Stored data entries:
- Opening Delimiter -

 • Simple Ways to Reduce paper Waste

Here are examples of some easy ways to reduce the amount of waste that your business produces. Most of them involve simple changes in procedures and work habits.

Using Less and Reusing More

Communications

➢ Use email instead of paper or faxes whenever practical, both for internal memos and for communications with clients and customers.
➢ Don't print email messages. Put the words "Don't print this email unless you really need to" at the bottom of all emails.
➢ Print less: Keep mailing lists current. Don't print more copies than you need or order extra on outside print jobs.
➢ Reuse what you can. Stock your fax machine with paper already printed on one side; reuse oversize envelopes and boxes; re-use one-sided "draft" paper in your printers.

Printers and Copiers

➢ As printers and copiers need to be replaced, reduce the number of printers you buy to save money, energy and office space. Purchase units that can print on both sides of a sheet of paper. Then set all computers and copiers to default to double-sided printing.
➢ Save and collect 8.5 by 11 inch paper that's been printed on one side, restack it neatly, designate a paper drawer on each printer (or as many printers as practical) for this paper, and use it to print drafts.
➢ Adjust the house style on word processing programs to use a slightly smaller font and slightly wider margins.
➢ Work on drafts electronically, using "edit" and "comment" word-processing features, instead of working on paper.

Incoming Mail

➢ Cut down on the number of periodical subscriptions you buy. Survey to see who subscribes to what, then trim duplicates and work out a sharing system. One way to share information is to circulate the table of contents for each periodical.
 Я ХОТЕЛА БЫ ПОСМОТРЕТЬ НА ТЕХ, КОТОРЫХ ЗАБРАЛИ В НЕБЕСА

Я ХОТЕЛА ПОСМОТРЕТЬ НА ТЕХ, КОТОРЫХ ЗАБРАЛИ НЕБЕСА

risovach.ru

- Closing Delimiter -

Problem details: Return every line from the entries that holds the string "ЗАБРАЛИ".

Result for this task:
 Я ХОТЕЛА БЫ ПОСМОТРЕТЬ НА ТЕХ, КОТОРЫХ ЗАБРАЛИ В НЕБЕСА
Я ХОТЕЛА ПОСМОТРЕТЬ НА ТЕХ, КОТОРЫХ ЗАБРАЛИ НЕБЕСА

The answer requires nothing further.